____ TEXT DES DOKUMENTS

# Eclipse mit Heidisql



## kirito123 (22. Jun 2021)

Hallo ich hab ein Problem,

ich habe drei klassen Gui, Fachklasse und DBZugriff.
auf der Gui hab ich meine Oberfläche Programmiert die mit DBZugriff agiert.
auf DBZugriff hab ich die Verbindung zur Heidisql aufgebaut.
Nun habe ich folgendes Problem: Die DB ist erfolgreich verbunde. ich hab mir das so vorestellt das wenn ich auf der oberfläche name,vorname u.s.w eintrage und auf den button klicke dass auf der Datenbank die daten gespeichert werden. Das funktioniert bis jetzt auch aber das Problem ist das auf der Datenbank die die felder leer bleiben obwohl ich auf der oberfläche name u.s.w eingetragen habe ich komm nicht darauf warum auf der Datenbank die felder leer bleiben,wo der fehler ist. Hoffe auf hilfe


----------



## Barista (22. Jun 2021)

Ich würde Dir vorschlagen, die Texte, welche Du dem PreparedStatement übergibst, mal mit System.out.println auszugeben.

Ansonsten in diesem Sinne entweder debuggen (IDE benutzen) oder schrittweise die Zwischenergebnisse ausgeben um den Fehler einzugrenzen.

Der Code sieht ansonsten gut aus.


----------



## Barista (22. Jun 2021)

[CODE lang="java" title="aus OpenDB"]            try {
                Class.forName("com.mysql.cj.jdbc.Driver");
            } catch (ClassNotFoundException e) {
                System.out.println("Verbindung erfolgreich" + e);
                System.out.println("SQLException: " + e.getMessage());
                e.printStackTrace();
            }
[/CODE]
Das ist falsch, wenn eine Exception auftrat, ist die Verbindung sicher nicht erfolgreich.


----------



## LimDul (22. Jun 2021)

Ein Commit fehlt mir da im Code, evtl. fehlt einfach das


----------



## kneitzel (22. Jun 2021)

Also Commit dürfte vermutlich nicht fehlen, denn per default ist auto commit ja gesetzt (Und ein setAutoCommit(false); wird er uns hoffentlich nicht vorenthalten haben!). Und dann würde es auch gar keine Veränderungen geben, aber es wurden ja Datensätze eingefügt (auch wenn diese leer sind).

Ich finde den Code aber extrem dubios:
- wieso sind die Variablen alle static?
- in der DB_Zugriff Klasse sehe ich die ganzen Variablen nicht: txtn, txtvn, txtgd, ... - Was für Variablen sind das? vermutlich aus der GUI Klasse von der Du erbst ...
- Dann wird da überall getText() aufegrufen - also vermutlich werden das Controls sein - und damit ist da null Trennung. Ein Datenbank Layer das die Controls kennt?

________

§ ZU ERLEDIGENDE AUFGABEN
A) Welche drei Klassen hat kirito123 laut dem Forenthread zu Eclipse mit HeidiSQL angelegt?
B) Schreibe den Forenthread zu Eclipse mit HeidiSQL nach seinem letzten Satz weiter.
Die Auflistung stammt aus einer anderen Quelle als der Forenthread.

____ ANGEZEIGTE DATEN

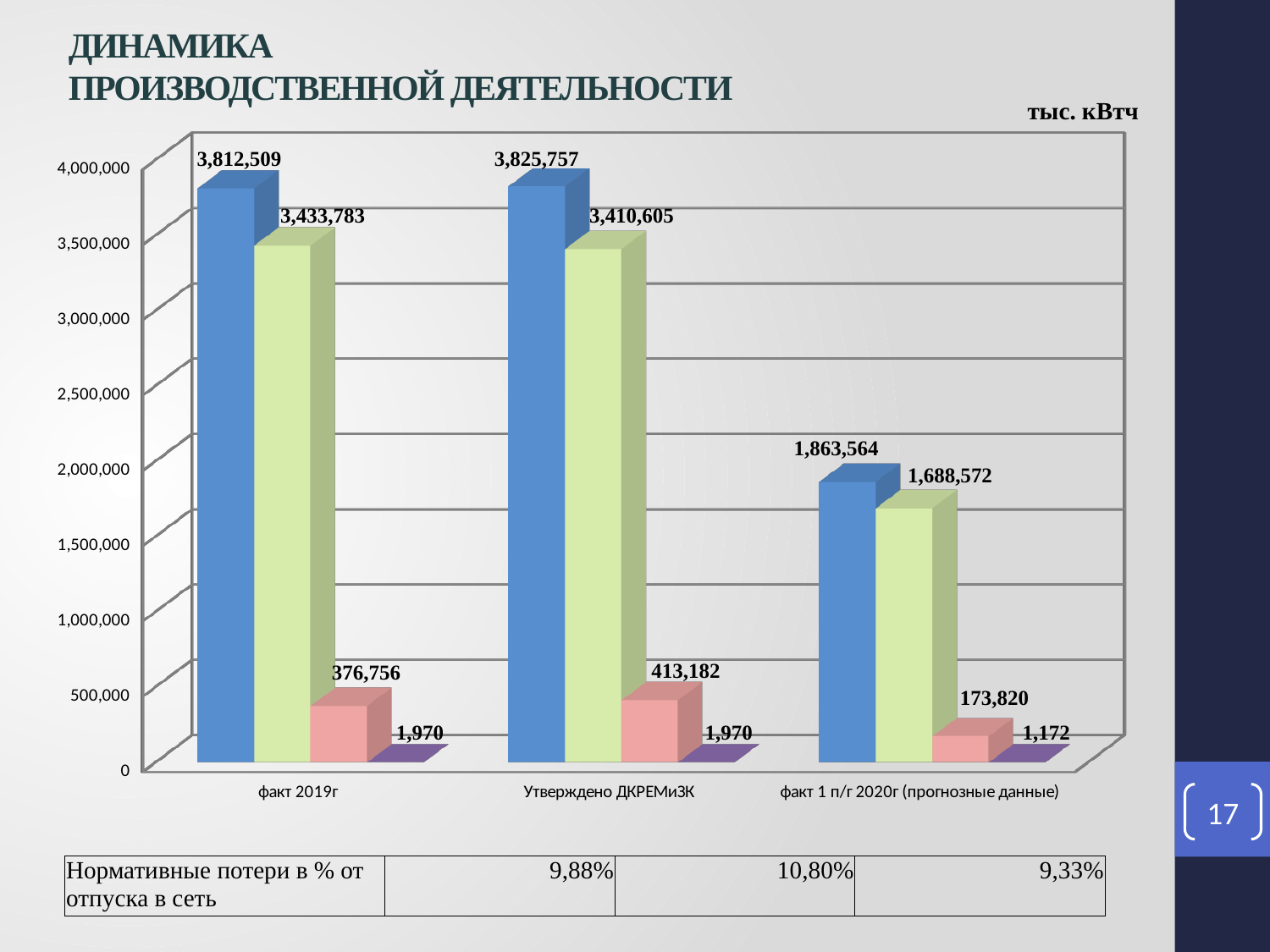
What unit is indicated above the chart? тыс. кВтч What is the value of the green bar for Утверждено ДКРЕМиЗК? 3,410,605 What is the value of the pink bar for факт 1 п/г 2020г (прогнозные данные)? 173,820 What type of chart is shown on the slide? bar chart What is the value of the purple bar for Утверждено ДКРЕМиЗК? 1,970 Which category has the highest blue bar? Утверждено ДКРЕМиЗК Which category has the lowest green bar? факт 1 п/г 2020г (прогнозные данные) Is the blue bar for факт 1 п/г 2020г (прогнозные данные) greater or less than 2,000,000? less What is the value of the blue bar for факт 2019г? 3,812,509 Which is larger: the pink bar for факт 2019г or the pink bar for Утверждено ДКРЕМиЗК? Утверждено ДКРЕМиЗК What is the difference between the blue bar and the green bar for факт 2019г? 378,726 How many categories are shown on the x axis of the chart? 3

________

§ LÖSUNGEN JE AUFGABE
A) Gui, Fachklasse und DBZugriff.

B)
Mein Verdacht hier ist:
- Du hast eine Instanz von GUI. Die ist sichtbar und in die Controls dieser Klasse trägst Du dann alle Daten ein.
- Dann hast Du eine Instanz von DB_Zugriff. Damit hast Du eine zweite Instanz, die nicht sichtbar ist. Und die controls dort sind alle leer.

Was ist eine mögliche Lösung (so ich Recht haben sollte):
a) Nimm bei DB_Zugriff das extends GUI raus!
b) übergib der Methode SaveToDatabase die GUI instanz und gib der entsprechende Getter um die Daten zu holen.
c) In der Methode holst Du die Daten dann von der GUI Instanz.

Noch besser: Du erstellst eine weitere Klasse "Eintragen" (Was für ein Name soll das sein? Da sollte doch ein Vernünftiger Name sein. Was trägst Du denn da ein?) mit den entsprechenden Feldern mit Getter/Setter und in der GUI erstellst Du eine Instanz dieser Klasse und SaveToDatabase bekommt dann diese sogenannte Entity übergeben -> Damit kennt Dein DataLayer nur die Entity und nicht die GUI.


----------



## kirito123 (23. Jun 2021)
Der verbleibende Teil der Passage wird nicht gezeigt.